### VORLIEGENDER TEXT ###
Eine Budget-Krankenkasse
Stephanie Gartenmann sieht in der Einheitskrankenkasse nicht die Lösung für die Finanzierungsprobleme, die unser Gesundheitswesen aktuell plagen. Für sie müsste der Leistungskatalog radikal überarbeitet werden. Die Grundversicherung würde dann nur die wirklich nötigen Behandlungen decken, alles andere könnten sich Versicherte in «Eigenverantwortung», wie Stephanie Gartenmann das ausdrückt, über die Zusatzversicherung finanzieren lassen. Diese Idee entspricht dem Vorschlag «Budget-Krankenkasse» der FDP. Für die anderen Podiumsteilnehmer:innen ist klar: Ein solches System würde die ärmsten, die oft mit den meisten gesundheitlichen Problemen zu kämpfen haben, noch stärker benachteiligen.
Komplett überzeugt von der Einheitskrankenkasse ist also niemand, aber auch die anderen Reformvorschläge – die einkommensabhängige Grundversicherung, die Kostenbremse-Initiative, die Budget-Krankenkasse – finden nicht sehr grossen Anklang. «Es ist halt einfach nicht so einfach», sagt Sibyl Eigenmann gegen Ende der Diskussion und trifft es damit wohl auf den Punkt.
Das Gesundheitswesen im Jahr 2050?
Zum Abschluss fragt die Moderatorin ihre Gäste: «Wir leben im Jahr 2050, das ideale System für die Finanzierung des Gesundheitswesens wurde eingeführt. Wie sieht das aus?»
Michelle Beyeler:
«Wir haben ein Versorgungssystem, das sich an der Qualität und nicht an der Quantität orientiert und das eine Aufwertung hat, für alle Menschen, die Pflegearbeit machen.»
###
ARBEITSSCHRITTE
[A] Geben Sie aus dem vorliegenden Text die Passage von „Eine Budget-Krankenkasse“ bis „noch stärker benachteiligen.“ wortgetreu wieder.
[B] Welchem Vorschlag der FDP entspricht laut dem vorliegenden Text die Idee von Stephanie Gartenmann?
### VERFÜGBARE DATEN ###
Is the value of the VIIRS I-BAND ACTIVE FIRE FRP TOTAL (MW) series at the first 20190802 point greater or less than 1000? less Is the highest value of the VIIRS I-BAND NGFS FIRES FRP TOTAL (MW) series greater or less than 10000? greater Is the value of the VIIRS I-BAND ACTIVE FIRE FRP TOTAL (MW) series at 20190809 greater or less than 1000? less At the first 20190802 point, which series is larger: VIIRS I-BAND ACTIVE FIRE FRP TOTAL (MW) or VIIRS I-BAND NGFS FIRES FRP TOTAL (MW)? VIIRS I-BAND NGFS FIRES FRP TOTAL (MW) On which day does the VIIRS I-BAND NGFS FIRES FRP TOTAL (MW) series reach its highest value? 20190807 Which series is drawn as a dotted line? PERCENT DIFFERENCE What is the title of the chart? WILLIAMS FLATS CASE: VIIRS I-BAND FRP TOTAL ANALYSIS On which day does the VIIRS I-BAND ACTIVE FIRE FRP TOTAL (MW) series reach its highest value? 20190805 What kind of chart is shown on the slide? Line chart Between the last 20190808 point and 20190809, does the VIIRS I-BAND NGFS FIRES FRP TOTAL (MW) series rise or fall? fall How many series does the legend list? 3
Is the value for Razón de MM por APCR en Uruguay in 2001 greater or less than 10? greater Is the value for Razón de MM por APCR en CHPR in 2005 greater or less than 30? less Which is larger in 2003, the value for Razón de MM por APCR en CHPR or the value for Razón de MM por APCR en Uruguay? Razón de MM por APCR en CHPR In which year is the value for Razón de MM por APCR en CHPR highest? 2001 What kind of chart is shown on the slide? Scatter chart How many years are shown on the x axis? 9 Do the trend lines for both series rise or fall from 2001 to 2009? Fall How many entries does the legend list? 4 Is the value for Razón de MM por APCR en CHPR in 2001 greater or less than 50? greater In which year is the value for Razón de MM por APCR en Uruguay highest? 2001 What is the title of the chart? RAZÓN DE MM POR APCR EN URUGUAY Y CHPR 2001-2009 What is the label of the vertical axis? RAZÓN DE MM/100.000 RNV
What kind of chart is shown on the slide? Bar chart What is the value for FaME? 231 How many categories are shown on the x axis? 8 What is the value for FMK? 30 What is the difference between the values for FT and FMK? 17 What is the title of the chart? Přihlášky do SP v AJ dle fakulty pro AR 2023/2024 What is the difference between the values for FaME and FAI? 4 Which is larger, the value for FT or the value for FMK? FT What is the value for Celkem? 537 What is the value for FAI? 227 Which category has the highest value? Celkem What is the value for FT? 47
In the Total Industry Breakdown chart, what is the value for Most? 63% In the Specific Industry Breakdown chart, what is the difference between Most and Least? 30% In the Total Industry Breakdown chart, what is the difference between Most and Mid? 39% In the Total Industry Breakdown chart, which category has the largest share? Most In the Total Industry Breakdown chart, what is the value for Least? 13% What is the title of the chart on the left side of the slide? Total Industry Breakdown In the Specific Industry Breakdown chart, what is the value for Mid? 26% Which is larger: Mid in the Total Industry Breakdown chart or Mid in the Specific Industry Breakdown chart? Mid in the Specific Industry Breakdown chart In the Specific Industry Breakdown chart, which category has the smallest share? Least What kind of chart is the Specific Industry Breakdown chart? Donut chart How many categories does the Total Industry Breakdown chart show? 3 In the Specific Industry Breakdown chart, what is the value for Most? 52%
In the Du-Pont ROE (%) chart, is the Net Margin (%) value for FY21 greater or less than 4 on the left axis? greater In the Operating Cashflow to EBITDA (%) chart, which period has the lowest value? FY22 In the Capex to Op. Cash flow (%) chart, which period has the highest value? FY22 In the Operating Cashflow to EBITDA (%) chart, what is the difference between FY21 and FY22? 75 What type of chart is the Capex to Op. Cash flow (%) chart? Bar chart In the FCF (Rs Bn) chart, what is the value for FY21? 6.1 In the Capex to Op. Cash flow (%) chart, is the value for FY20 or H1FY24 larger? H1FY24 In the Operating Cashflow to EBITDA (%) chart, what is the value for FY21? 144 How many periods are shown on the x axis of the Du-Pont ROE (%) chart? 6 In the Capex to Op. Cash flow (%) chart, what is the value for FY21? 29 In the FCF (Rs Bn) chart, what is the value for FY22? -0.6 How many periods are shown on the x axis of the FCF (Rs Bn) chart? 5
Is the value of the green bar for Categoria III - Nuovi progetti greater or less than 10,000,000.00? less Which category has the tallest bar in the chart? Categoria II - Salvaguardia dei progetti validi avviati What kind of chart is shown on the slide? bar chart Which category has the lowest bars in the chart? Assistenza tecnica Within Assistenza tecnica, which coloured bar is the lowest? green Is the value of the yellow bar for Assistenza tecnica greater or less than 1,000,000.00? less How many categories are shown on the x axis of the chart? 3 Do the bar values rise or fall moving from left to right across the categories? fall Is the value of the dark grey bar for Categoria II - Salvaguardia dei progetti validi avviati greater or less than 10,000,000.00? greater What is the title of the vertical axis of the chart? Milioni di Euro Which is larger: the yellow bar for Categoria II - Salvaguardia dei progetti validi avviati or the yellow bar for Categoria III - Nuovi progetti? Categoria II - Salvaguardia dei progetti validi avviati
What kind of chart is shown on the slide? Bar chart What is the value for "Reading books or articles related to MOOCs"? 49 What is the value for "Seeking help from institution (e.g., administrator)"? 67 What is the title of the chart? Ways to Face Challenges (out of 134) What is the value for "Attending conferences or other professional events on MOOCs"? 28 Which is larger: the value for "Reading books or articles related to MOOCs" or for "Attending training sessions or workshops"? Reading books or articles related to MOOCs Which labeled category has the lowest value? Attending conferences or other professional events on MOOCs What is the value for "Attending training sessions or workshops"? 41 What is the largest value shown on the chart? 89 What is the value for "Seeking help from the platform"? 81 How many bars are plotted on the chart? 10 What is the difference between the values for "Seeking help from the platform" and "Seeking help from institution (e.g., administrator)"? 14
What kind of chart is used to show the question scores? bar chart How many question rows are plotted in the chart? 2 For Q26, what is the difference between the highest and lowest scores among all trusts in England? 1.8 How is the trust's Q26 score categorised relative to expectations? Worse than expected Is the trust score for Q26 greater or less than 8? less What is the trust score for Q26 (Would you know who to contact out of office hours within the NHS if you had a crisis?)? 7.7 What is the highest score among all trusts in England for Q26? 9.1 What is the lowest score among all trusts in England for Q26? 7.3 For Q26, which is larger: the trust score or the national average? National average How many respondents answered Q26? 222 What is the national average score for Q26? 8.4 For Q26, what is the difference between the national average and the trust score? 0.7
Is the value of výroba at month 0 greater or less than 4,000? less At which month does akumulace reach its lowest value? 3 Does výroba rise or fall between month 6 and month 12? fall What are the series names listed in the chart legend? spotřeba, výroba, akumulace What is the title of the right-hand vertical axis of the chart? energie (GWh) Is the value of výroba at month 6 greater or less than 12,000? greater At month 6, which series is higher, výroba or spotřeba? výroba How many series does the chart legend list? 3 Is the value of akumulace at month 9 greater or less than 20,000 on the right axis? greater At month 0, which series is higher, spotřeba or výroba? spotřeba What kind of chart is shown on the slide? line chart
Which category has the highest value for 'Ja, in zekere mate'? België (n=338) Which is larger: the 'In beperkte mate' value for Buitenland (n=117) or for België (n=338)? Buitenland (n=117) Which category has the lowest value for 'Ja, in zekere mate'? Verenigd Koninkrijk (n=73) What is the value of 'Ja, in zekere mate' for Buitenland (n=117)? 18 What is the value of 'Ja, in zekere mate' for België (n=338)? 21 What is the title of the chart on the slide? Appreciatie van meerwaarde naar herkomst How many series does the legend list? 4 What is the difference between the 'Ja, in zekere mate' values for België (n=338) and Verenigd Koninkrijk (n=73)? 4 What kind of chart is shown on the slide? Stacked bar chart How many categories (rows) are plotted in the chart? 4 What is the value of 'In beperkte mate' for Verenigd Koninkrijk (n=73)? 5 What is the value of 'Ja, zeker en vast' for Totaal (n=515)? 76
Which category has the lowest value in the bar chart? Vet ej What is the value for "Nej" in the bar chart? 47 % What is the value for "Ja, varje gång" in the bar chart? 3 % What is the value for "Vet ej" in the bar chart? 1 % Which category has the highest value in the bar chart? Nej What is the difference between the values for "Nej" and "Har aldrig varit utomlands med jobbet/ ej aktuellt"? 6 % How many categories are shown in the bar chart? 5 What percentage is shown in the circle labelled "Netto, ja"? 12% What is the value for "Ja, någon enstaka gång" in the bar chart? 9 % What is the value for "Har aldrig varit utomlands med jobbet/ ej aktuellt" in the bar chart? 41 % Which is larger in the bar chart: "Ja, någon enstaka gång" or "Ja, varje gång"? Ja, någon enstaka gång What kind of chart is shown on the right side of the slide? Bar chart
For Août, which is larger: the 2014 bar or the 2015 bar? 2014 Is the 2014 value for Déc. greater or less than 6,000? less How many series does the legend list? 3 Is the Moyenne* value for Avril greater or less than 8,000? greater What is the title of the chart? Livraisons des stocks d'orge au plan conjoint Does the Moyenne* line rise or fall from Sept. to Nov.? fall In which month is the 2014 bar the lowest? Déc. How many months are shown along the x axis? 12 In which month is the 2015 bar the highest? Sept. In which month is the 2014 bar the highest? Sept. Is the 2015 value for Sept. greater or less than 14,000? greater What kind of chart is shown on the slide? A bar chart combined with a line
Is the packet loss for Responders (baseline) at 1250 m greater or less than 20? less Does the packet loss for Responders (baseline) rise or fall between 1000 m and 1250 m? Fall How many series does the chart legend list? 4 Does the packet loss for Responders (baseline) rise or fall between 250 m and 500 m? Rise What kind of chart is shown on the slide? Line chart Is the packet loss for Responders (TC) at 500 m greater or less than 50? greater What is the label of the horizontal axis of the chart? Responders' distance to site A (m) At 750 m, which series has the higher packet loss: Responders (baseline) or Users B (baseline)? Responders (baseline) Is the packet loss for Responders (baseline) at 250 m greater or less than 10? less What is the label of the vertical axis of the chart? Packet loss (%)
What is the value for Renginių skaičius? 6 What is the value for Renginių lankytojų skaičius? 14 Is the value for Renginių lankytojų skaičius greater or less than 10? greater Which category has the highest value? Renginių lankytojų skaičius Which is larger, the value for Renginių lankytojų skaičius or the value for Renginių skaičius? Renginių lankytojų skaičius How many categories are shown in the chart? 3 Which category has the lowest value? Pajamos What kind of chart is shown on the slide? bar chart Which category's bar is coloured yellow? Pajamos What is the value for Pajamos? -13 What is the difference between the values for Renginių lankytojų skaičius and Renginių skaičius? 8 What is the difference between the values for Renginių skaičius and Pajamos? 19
###
ERGEBNISSE DER ÜBUNG
[A]
Eine Budget-Krankenkasse
Stephanie Gartenmann sieht in der Einheitskrankenkasse nicht die Lösung für die Finanzierungsprobleme, die unser Gesundheitswesen aktuell plagen. Für sie müsste der Leistungskatalog radikal überarbeitet werden. Die Grundversicherung würde dann nur die wirklich nötigen Behandlungen decken, alles andere könnten sich Versicherte in «Eigenverantwortung», wie Stephanie Gartenmann das ausdrückt, über die Zusatzversicherung finanzieren lassen. Diese Idee entspricht dem Vorschlag «Budget-Krankenkasse» der FDP. Für die anderen Podiumsteilnehmer:innen ist klar: Ein solches System würde die ärmsten, die oft mit den meisten gesundheitlichen Problemen zu kämpfen haben, noch stärker benachteiligen.

[B] Dem Vorschlag «Budget-Krankenkasse» der FDP.